[Texte du document]
+ + + + + + +

Voilà ce qu'elle nous dit : « De
façon tout à fait singulière, la crypte, datant du milieu
du XIe siècle, n'est pas située sous le chœur
». Elle a raison de souligner le caractère exceptionnel de
cette crypte, mais nous avons eu auparavant
l'occasion de voir le même type de singularité tout à côté,
en Belgique, à Stavelot et Fosses-la-Ville. Nous avons pour
ces deux églises émis l'idée que les cryptes situées à
l'extérieur et à l'Est du chœur de l'actuelle église
pouvaient être les restes de la partie inférieure du chœur
d'une église plus ancienne (images
1 et 6, plan de l'image
5). Cette église devait être à nef triple ou
quintuple et chevet carré. Nous ne pouvons pas pour autant
certifier cette hypothèse.

+ + + + + + +

[Extrait des données]
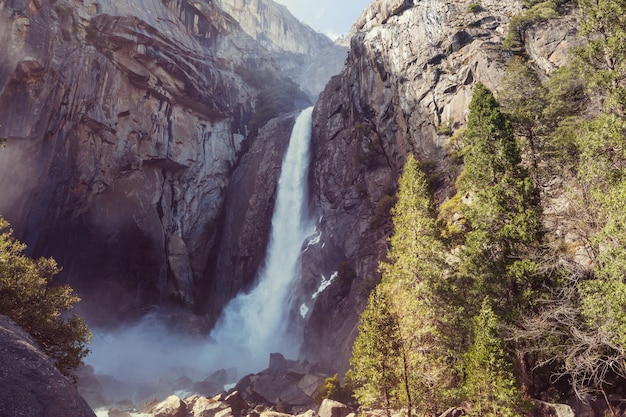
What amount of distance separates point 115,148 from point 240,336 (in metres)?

+ + + + + + +

[Tâche à réaliser] Dans le texte du document, dans quelles deux localités de Belgique a-t-on vu le même type de singularité pour la crypte ? Répondez en quelques mots, s'il vous plaît.

[Résultat de la tâche] À Stavelot et à Fosses-la-Ville.